GRÉGORY : C’est incroyable parce que je pense qu’il y a très peu de gens qui ont une vie comme la tienne. En tout cas, de mon point de vue, évidemment. C’est vrai que c’est drôle parce que quand on s’est rencontrés, je ne sais pas comment tu l’as vécu toi, mais j’ai ressenti une sorte de connexion. On était à une conférence ensemble et je pense que tu étais l’une des premières personnes à qui j’ai parlé finalement. 

MARION : Oui, il y a eu une absence de filtres et de masques, qui permet en fait cette connexion directe, cette ouverture qui est immédiate.

GRÉGORY : Oui, c’est assez fou en réalité. Il y a une question que je me pose quand même comment ta famille réagit, déjà que tu partes à 16 ans à Calcutta, ce n’est pas hyper classique. Et après que tu décides d’aller étudier à Darjeeling et que tu restes ensuite aussi longtemps. Il y a cette dimension aussi malgré tout, quelque part.

MARION : C’est vrai que les codes culturels du bouddhisme tibétain sont tellement éloignés de la vie de ma famille dans la Dordogne profonde, plutôt agricole, que moi-même ça m’a fait un peu perdre pied, quels sont mes repères quelque part. Quand j’ai une famille de sang qui m’élève donc dans une connexion très forte avec le lien avec la nature et qui m’a donné énormément d’amour et énormément de confiance, je crois que le maître mot de toute l’éducation, c’était l’autonomie. Ainsi, cette fameuse autonomie, elle s’est après manifesté dans les choix que j’ai fait d’aller vivre en Asie, dans l’Himalaya, dans un monastère bouddhiste, au milieu de moines, alors que j’étais une femme parlant une langue qui n’était pas la mienne et qui est très éloignée, en plus de mes codes culturels. Mais cette autonomie, elle est liée aussi à la confiance. C’est-à-dire qu’à partir du moment où mes parents ont comme vision de l’éducation une approche extrêmement ouverte et basée sur la confiance qui a un potentiel chez l’enfant, l’adolescent et chez le jeune adulte  qui cherche à déployer ce potentiel et à s’épanouir, donc ils devaient jouer le jeu jusqu’au bout.
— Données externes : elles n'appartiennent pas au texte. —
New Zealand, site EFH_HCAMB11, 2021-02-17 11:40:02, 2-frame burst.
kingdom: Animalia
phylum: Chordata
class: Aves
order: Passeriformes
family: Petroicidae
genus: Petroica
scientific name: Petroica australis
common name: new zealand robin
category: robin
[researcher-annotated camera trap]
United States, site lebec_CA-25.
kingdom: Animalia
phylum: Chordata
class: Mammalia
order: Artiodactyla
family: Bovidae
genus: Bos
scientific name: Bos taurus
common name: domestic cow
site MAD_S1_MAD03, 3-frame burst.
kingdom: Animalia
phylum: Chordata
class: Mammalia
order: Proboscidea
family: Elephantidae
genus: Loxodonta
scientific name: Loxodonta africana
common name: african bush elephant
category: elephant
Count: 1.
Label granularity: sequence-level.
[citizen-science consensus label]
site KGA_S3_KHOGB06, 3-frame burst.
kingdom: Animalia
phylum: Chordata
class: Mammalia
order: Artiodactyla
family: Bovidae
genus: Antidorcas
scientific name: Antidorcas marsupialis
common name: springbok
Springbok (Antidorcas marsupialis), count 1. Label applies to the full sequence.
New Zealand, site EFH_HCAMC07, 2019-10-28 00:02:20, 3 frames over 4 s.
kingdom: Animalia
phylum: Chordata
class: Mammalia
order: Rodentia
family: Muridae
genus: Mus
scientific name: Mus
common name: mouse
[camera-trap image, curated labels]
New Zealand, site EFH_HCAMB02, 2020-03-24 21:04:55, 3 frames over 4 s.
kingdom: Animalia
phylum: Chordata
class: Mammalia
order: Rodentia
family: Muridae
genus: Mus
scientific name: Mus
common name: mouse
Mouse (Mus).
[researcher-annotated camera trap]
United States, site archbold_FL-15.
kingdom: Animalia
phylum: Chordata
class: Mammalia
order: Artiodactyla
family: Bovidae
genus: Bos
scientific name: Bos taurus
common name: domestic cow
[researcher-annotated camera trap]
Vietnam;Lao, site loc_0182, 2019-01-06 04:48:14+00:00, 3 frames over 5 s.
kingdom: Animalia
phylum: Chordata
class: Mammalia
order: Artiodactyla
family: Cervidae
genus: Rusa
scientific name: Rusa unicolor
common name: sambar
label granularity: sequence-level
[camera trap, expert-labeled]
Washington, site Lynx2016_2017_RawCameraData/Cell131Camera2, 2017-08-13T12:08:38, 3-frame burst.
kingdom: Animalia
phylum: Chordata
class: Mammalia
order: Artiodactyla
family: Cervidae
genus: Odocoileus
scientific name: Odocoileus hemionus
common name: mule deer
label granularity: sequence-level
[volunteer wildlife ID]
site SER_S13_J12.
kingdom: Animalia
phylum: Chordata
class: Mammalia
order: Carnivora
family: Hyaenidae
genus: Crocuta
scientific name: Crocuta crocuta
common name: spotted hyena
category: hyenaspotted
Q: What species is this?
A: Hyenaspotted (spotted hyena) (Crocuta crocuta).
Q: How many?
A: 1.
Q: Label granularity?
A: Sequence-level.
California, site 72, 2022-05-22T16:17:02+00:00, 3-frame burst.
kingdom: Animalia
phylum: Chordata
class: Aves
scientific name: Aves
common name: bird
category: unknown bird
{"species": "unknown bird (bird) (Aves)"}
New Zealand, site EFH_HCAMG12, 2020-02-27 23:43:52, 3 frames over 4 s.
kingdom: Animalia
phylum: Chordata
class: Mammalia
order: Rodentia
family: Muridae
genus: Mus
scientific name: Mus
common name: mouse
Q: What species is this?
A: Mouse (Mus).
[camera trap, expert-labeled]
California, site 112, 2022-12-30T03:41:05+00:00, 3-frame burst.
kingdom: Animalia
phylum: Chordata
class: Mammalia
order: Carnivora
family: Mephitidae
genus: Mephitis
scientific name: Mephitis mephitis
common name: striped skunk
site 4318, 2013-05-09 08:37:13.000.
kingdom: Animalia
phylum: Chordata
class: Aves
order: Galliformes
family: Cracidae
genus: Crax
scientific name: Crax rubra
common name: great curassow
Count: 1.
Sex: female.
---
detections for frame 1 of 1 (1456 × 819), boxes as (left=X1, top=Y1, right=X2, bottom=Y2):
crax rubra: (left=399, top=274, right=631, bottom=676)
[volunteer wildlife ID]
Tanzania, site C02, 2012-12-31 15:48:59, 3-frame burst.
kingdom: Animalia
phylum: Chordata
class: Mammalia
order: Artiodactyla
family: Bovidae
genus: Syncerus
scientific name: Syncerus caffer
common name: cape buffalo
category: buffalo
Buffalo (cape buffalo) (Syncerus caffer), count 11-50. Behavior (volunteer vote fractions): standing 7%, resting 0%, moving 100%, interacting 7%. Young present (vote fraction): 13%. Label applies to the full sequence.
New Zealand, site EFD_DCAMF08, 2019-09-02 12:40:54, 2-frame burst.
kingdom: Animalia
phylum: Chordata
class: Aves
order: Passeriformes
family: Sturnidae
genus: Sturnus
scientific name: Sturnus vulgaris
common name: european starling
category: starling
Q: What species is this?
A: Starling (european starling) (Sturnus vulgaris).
Même s’ils n’étaient pas du tout sûr que mes choix étaient les bons, ils ont laissé se dérouler le fil de ses choix et de ce voyage pour voir où ça m’a amené. Et ils ont été témoins, il y a eu un contrat entre nous, témoins d’une transformation positive et ensuite basée sur ce début de transformation entre 16 et 18 ans, il y a eu un contrat en fait de confiance, tout simplement.